*Work request:* Each line below is to be repeated exactly; any picture is to be left out.
** Opening Entries supplied block **
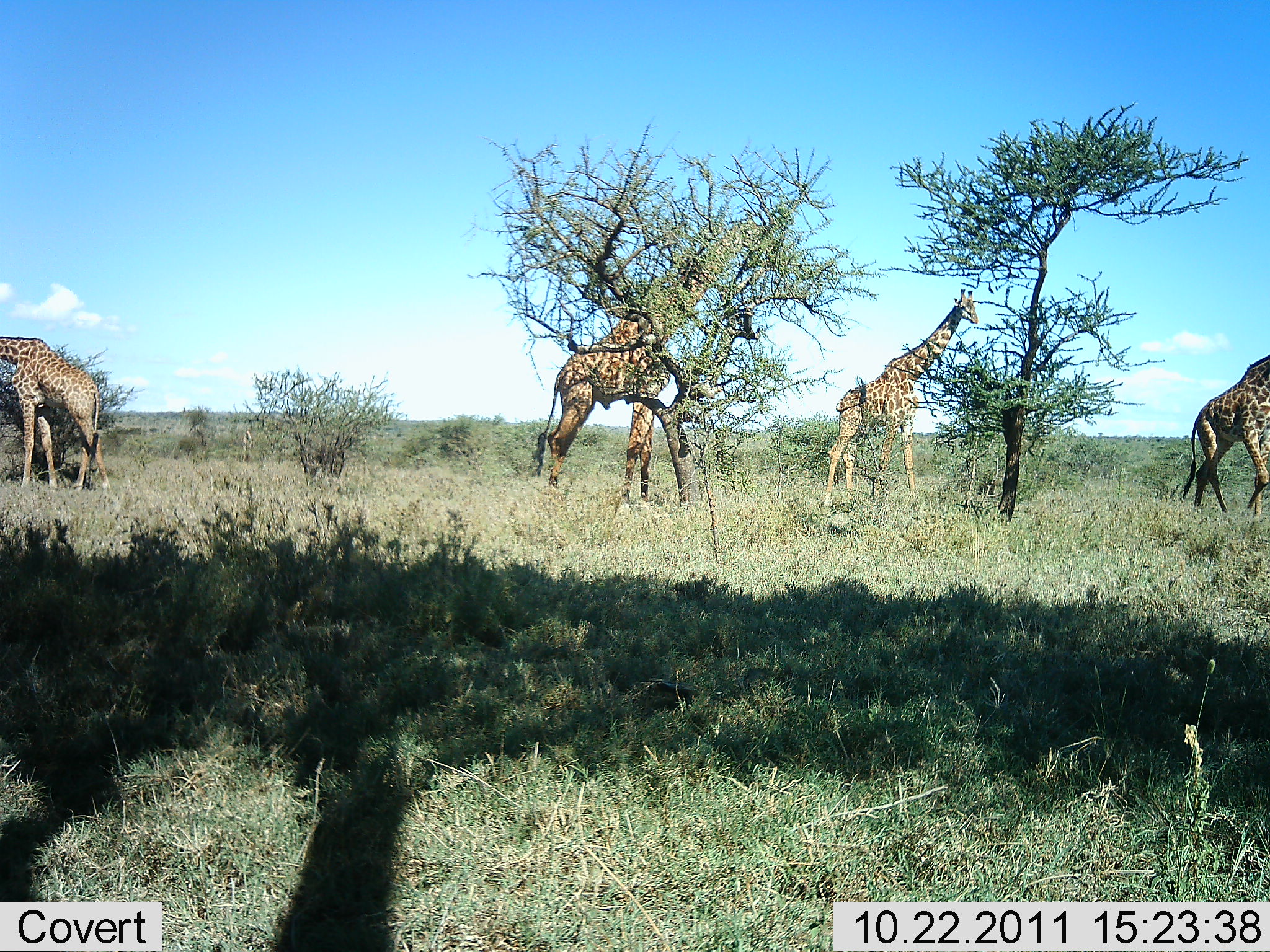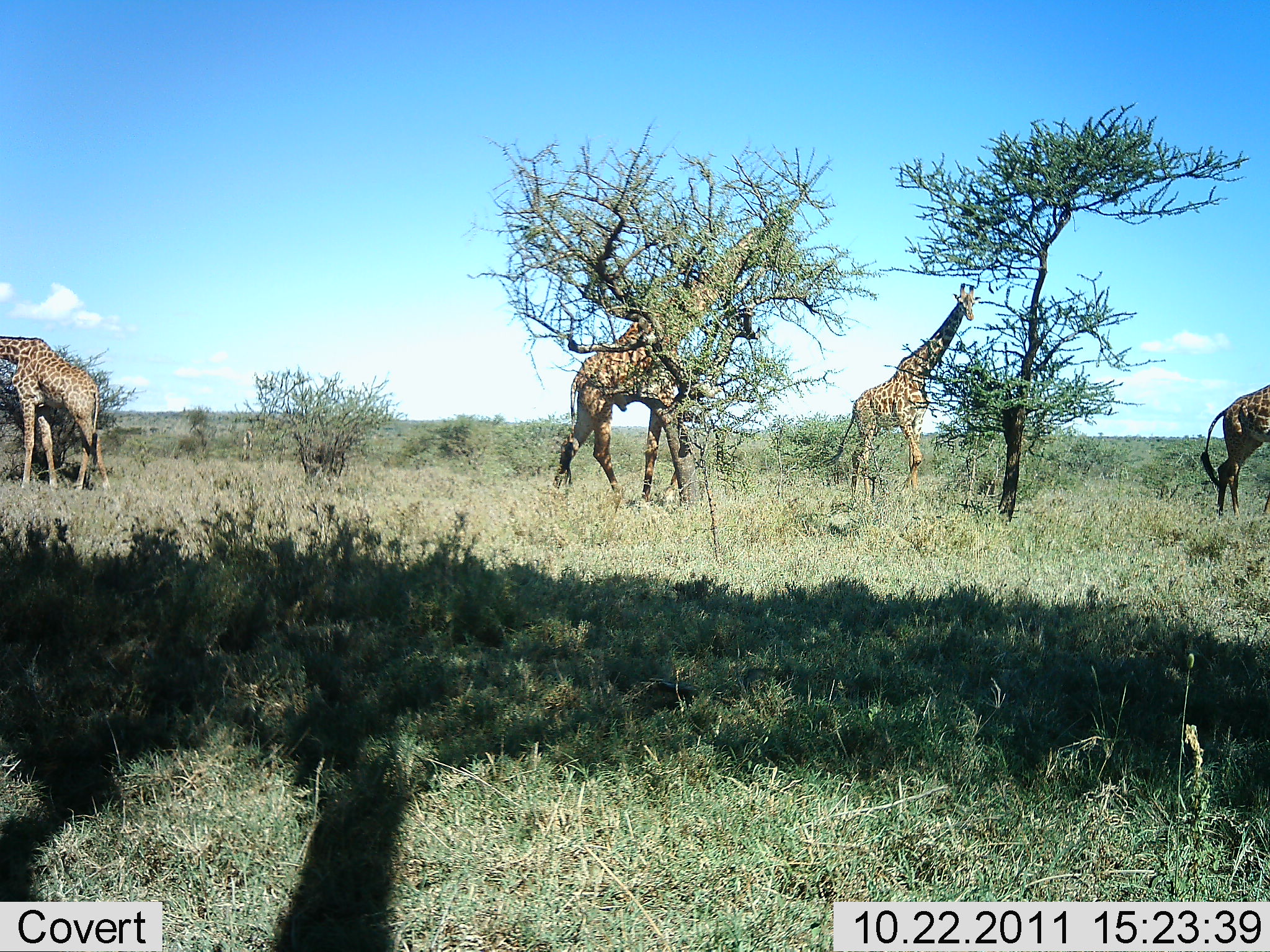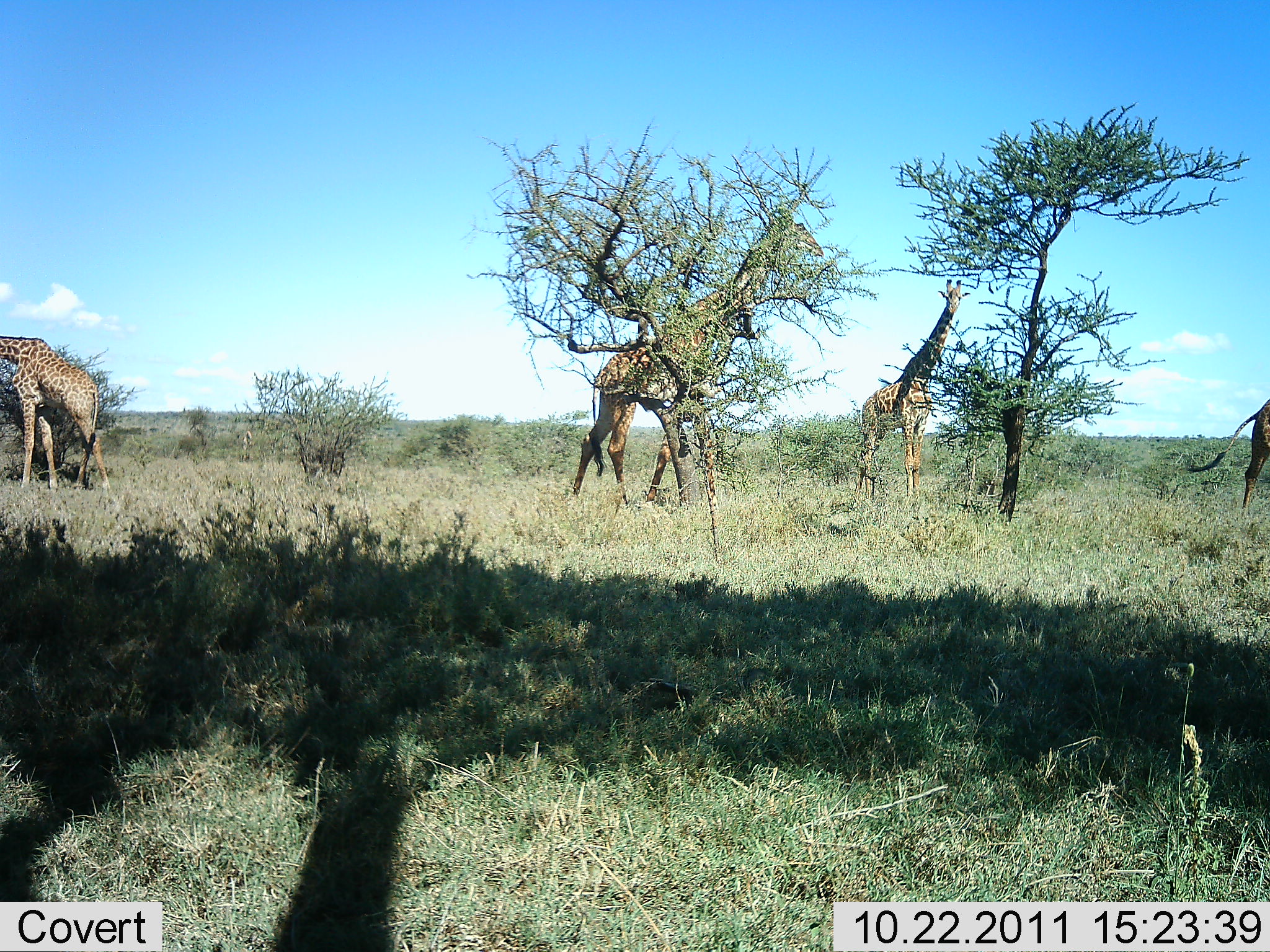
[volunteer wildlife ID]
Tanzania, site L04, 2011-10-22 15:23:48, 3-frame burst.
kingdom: Animalia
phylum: Chordata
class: Mammalia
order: Artiodactyla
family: Giraffidae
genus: Giraffa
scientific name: Giraffa camelopardalis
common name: giraffe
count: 4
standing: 64%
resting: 0%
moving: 73%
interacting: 0%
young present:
** Closing Entries supplied block **
*Task solution:*
[volunteer wildlife ID]
Tanzania, site L04, 2011-10-22 15:23:48, 3-frame burst.
kingdom: Animalia
phylum: Chordata
class: Mammalia
order: Artiodactyla
family: Giraffidae
genus: Giraffa
scientific name: Giraffa camelopardalis
common name: giraffe
count: 4
standing: 64%
resting: 0%
moving: 73%
interacting: 0%
young present:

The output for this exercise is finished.